Sentiment Analysis of Tokopedia App Reviews using Machine Learning and Word Embeddings
DOI:
10.33395/sinkron.v9i1.14278Keywords:
FastText, Word2Vec, Naive Bayes, Random Forest, Support Vector Machine, Sentiment Analysis, TokopediaAbstract
Tokopedia, a prominent e-commerce platform in Indonesia, generates vast amounts of user feedback, offering valuable insights into customer satisfaction through sentiment analysis. However, sentiment analysis of app reviews specifically on Tokopedia reviews remains underexplored. Sentiment analysis, also known as opinion mining, categorizes user sentiments into positive or negative, offering insights into user preferences and service shortcomings. While traditional text representation techniques like TF-IDF are widely used for sentiment analysis, they lack the semantic richness provided by advanced word embeddings such as Word2Vec and FastText, which excel at capturing contextual relationships between words. These methods have shown potential to enhance the performance of machine learning models in sentiment analysis tasks. This study evaluates the performance of three machine learning algorithms—Support Vector Machine (SVM), Random Forest (RF), and Gaussian Naïve Bayes (NB)—combined with Word2Vec and FastText feature extraction. A dataset of 59,811 Tokopedia app reviews was scraped from the Google Play Store, preprocessed, and subjected to feature extraction using Word2Vec and FastText. SVM achieved the best performance, with an accuracy of 89.06% using FastText and 89.02% using Word2Vec.

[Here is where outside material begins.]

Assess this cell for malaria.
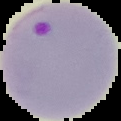
Parasitized.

RF ranked second with accuracies of 88.07% for FastText and 88.14% for Word2Vec. NB showed the lowest performance, achieving 84.26% with Word2Vec and 83.73% with FastText. Differences in performance between Word2Vec and FastText embeddings were minimal across all algorithms, highlighting their comparable effectiveness. These results underscore SVM’s consistent superiority across various configurations for sentiment analysis.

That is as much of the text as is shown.